What are Ice Clients and Servers?

From a user's perspective, a client is usually some interactive application program that connects to a server, such as a web browser or email client. Similarly, a server is usually seen as some program that runs on a remote machine and serves one or more clients, such as a web or email server. While this view is valid for simple request-response systems, in the context of Ice, it is too loose.

An Ice client is any program that invokes an operation on an Ice object. In other words, clients are active entities that issue requests for service to servers. Conversely, an Ice server is any program that implements an operation. In other words, servers are passive entities that provide service in response to operation invocations from clients.

On occasion, this definition of Ice client and server does not neatly line up with the more loose view. For example, IceStorm is generally thought of as a server. However, when IceStorm delivers an event to a subscriber, it is IceStorm that invokes an operation on the object registered for a topic, and it is the subscriber that implements the operation.
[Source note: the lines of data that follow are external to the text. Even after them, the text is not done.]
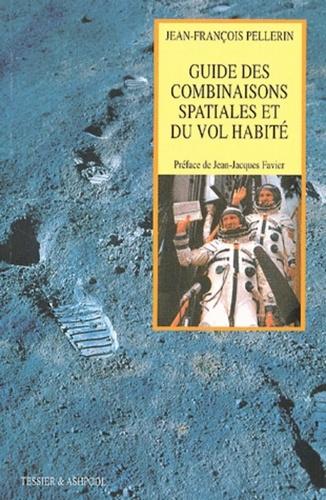 Emprunter Guide des combinaisons spatiales et du vol habité livre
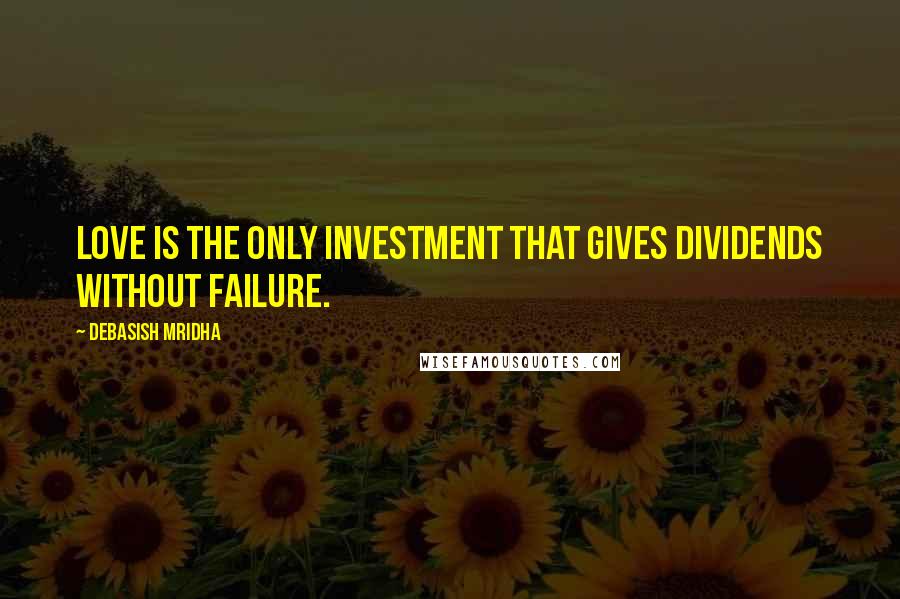 Debasish Mridha Quotes: Love is the only investment that gives dividends without failure.
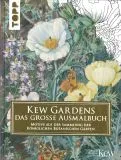 Kew Gardens - das gro�e Ausmalbuch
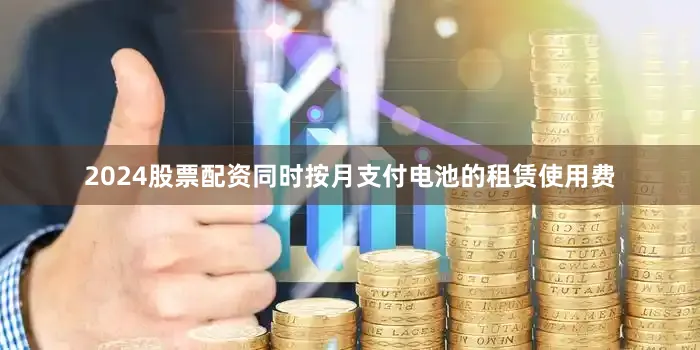 2024股票配资同时按月支付电池的租赁使用费
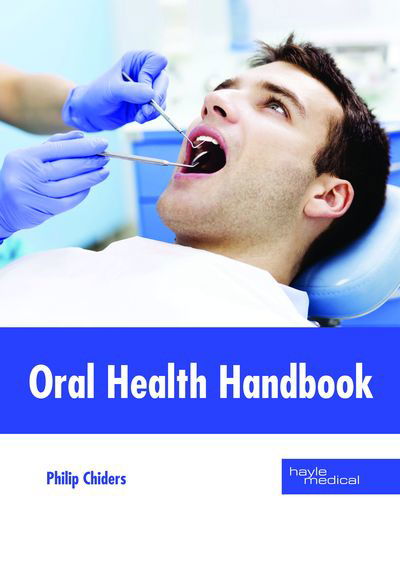 Cover for Philip Chiders · Oral Health Handbook (Hardcover Book) (2018)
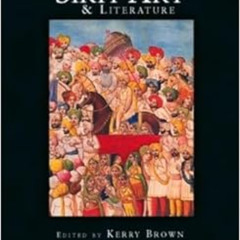 [Download] PDF 🎯 Sikh Art and Literature by Kerry Brown EPUB KINDLE PDF EBOOK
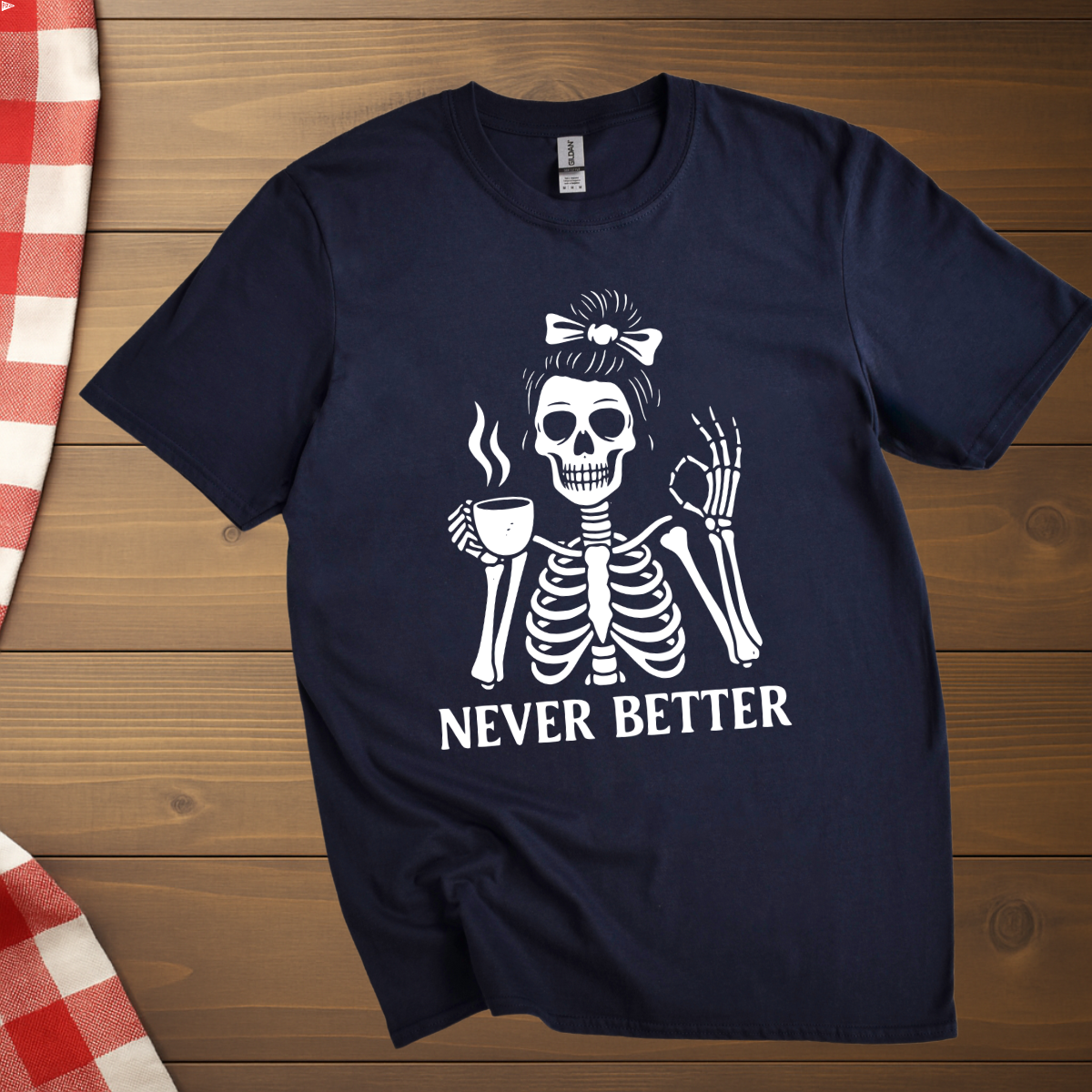 Never Better Skeleton Coffee T-Shirt
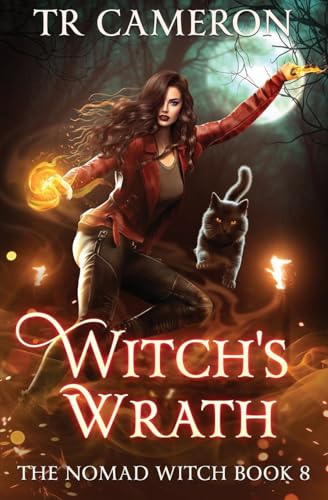 Witch's Wrath: The Nomad Witch Book 8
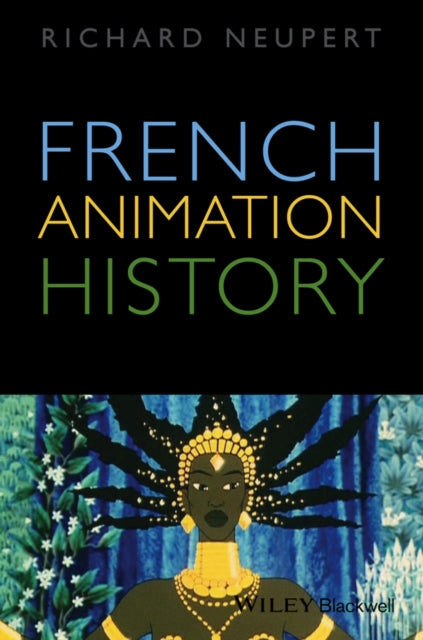 Book cover of: French Animation History. By: Richard Neupert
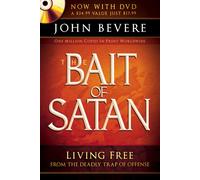 The Bait of Satan: Living Free from the Deadly Trap of Offense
In other words, a "client" program, such as a stock ticker that subscribes to stock updates distributed by IceStorm, is really an Ice server, and IceStorm is an Ice client.

The preceding example illustrates that the terms client and server really refer to the role that is played by each. Moreover, that role applies only within the context of a particular operation invocation. The client role is played by the invoking end, and the server role is played by the responding end.
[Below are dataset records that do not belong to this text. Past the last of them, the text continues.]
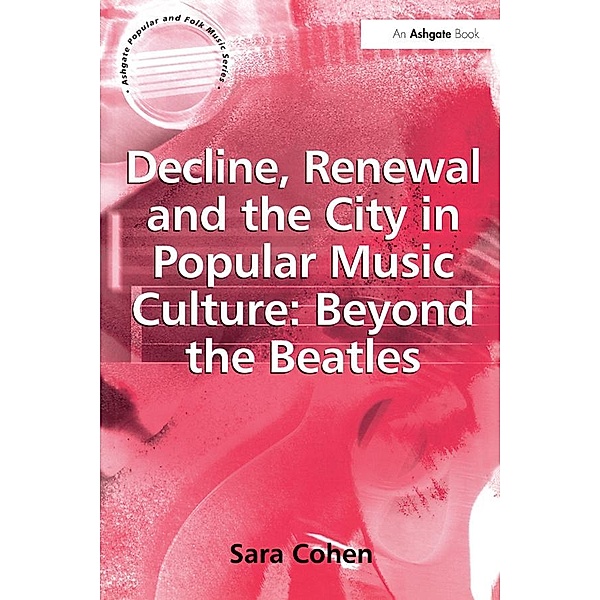 Decline, Renewal and the City in Popular Music Culture: Beyond the Beatles, Sara Cohen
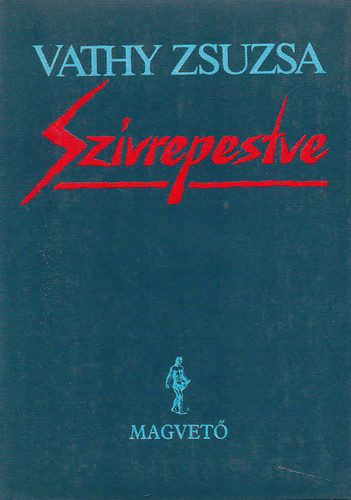 Vathy Zsuzsa - Sz�vrepestve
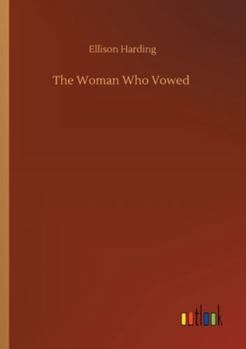 Paperback The Woman Who Vowed Book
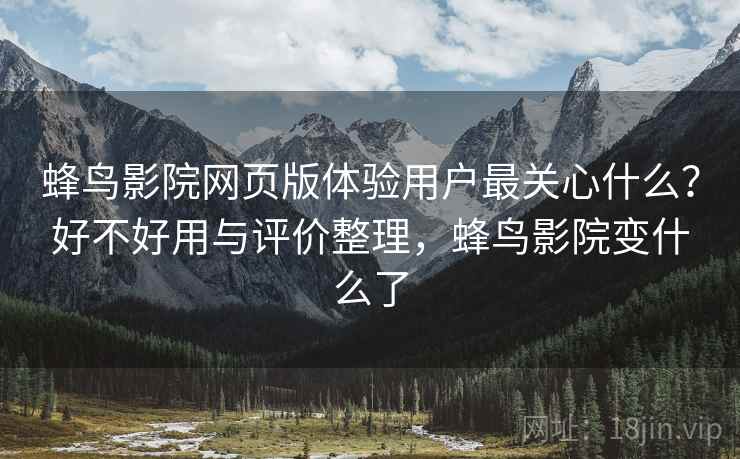蜂鸟影院网页版体验用户最关心什么？好不好用与评价整理，蜂鸟影院变什么了  第1张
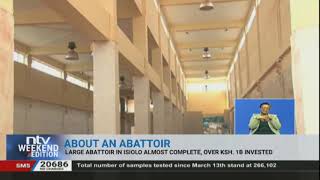 An abattoir being built in Isiolo will process half a million animals a year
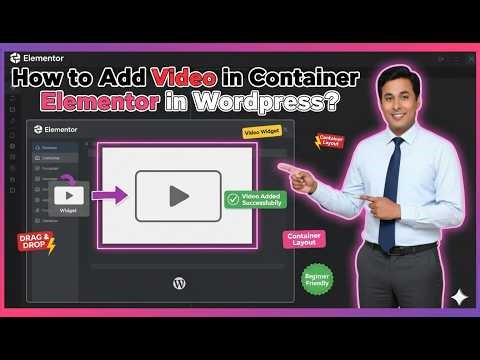 How to Add Video in Container in Elementor in Wordpress?
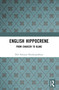 English Hippocrene (From Chaucer to Blake) by Deb Narayan Bandyopadhyay, 9781032535944
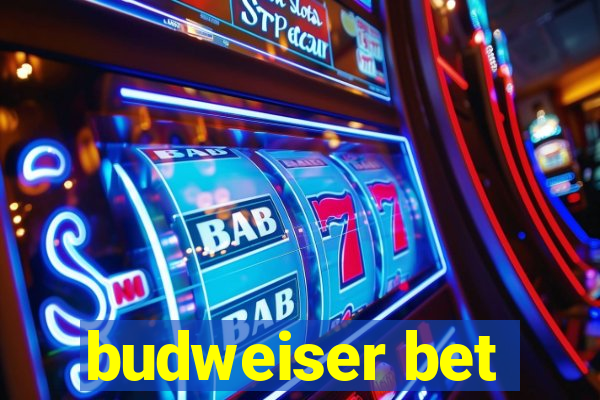 budweiser bet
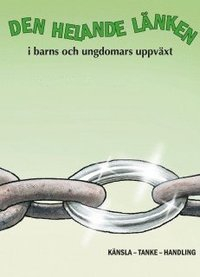 Den helande länken i barns och ungdomars uppväxt : känsla, tanke, handling; Lars-Eric Uneståhl, Birgitta Qvarsell, Yvonne Terjestam, Ulrika Gigård, Anna Bornstein, Bodil Wennberg, Sofia Norberg, Maria-Pia Gottberg, Zarah Öberg, Monica Widstrand, Kerstin Haraldsdotter, Birgitta Ekmark, Åsa Deullar; 2010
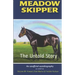 Meadow Skipper: The Untold Story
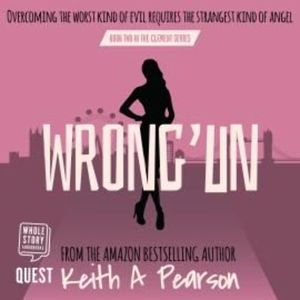 Wrong'un – okładka audiobooka, autor Keith A. Pearson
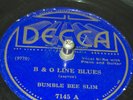 Bumble bee slim.  B & O line blues.  Decca 7145.   G Condition  P B T L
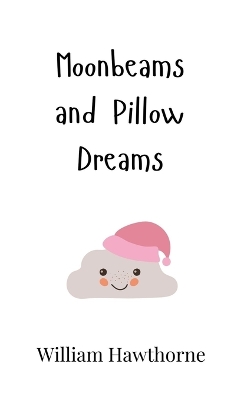 Book cover for Moonbeams and Pillow Dreams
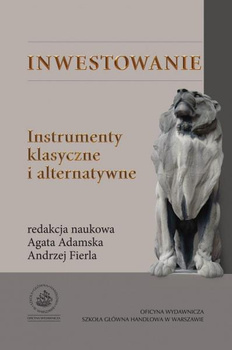 INWESTOWANIE. Instrumenty klasyczne i alternatywne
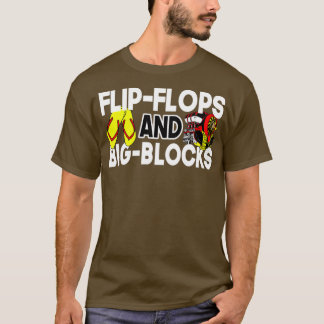 Camiseta Flip Flops and Big Blocks Gracioso regalo para mec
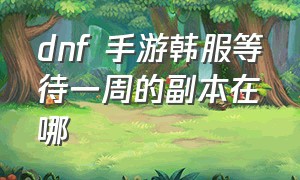 dnf 手游韩服等待一周的副本在哪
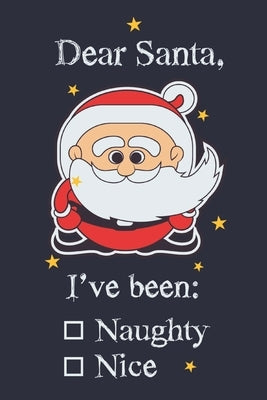 Dear santa, I've been: Naughty/Nice: Funny Santa List For Children And Adults With Cute Little Santa Perfect As Christmas Gift 6x9 by Notebooks, Wj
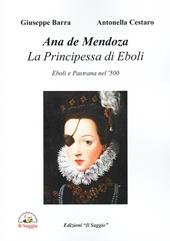 Anna de Mendoza, La principessa di Eboli. Eboli e Pastrana nel '500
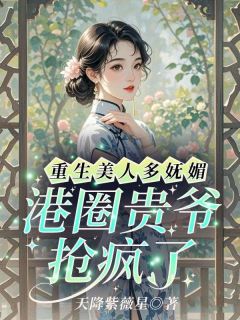 重生美人多妩媚，港圈贵爷抢疯了by沈姝婉蔺云琛精彩章节 沈姝婉蔺云琛小说全集免费试读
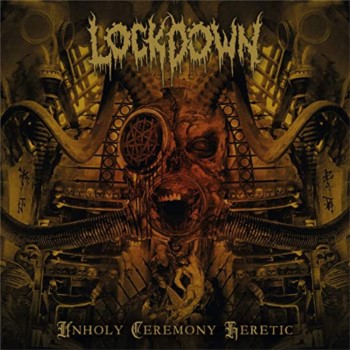 LOCKDOWN - Unholy Ceremony Heretic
A pure Ice client is a program that only ever invokes operations and never responds to them, and a pure Ice server is a program that only ever responds to operation invocations and never makes invocations of its own. (Any program that does not create an object adapter is guaranteed to be a pure client.) However, many Ice applications are not pure clients or servers. In particular, a server that makes an invocation on an Ice proxy in order to implement some operation (typically, on a helper object in some other server) is no longer a pure server. Instead, it acts as a server to the original client, but also acts as a client to the server implementing the helper object.

Of course, because Ice is location transparent, the server has no idea where the helper object is implemented. In fact, the helper object may be implemented by the server itself, in which case the server ends up being both its own client and server. Alternatively, it is possible for the helper object to be implemented by the original client. If so, the helper object is known as a callback object. Callback objects are no different from ordinary objects; it just so happens that callback objects are implemented by clients and that the server often (but not always) invokes an operation on a callback object as part of executing an operation invoked by the client that provided the callback object; such invocations are known as nested callbacks.

From an Ice perspective, there is nothing special about callbacks. They are simply operation invocations like any other invocation. (However, for nested callbacks, the threading model is important. How deeply callbacks can be nested depends on the size of the client- and server-side thread pools. You can look at the demo in demo/Ice/callback if you are interested in experimenting with nested callbacks.)

In summary, an Ice client is any program that invokes an operation, and an Ice server is any program that responds to an operation invocation. If a program both invokes operations and responds to them, it is both a client and a server.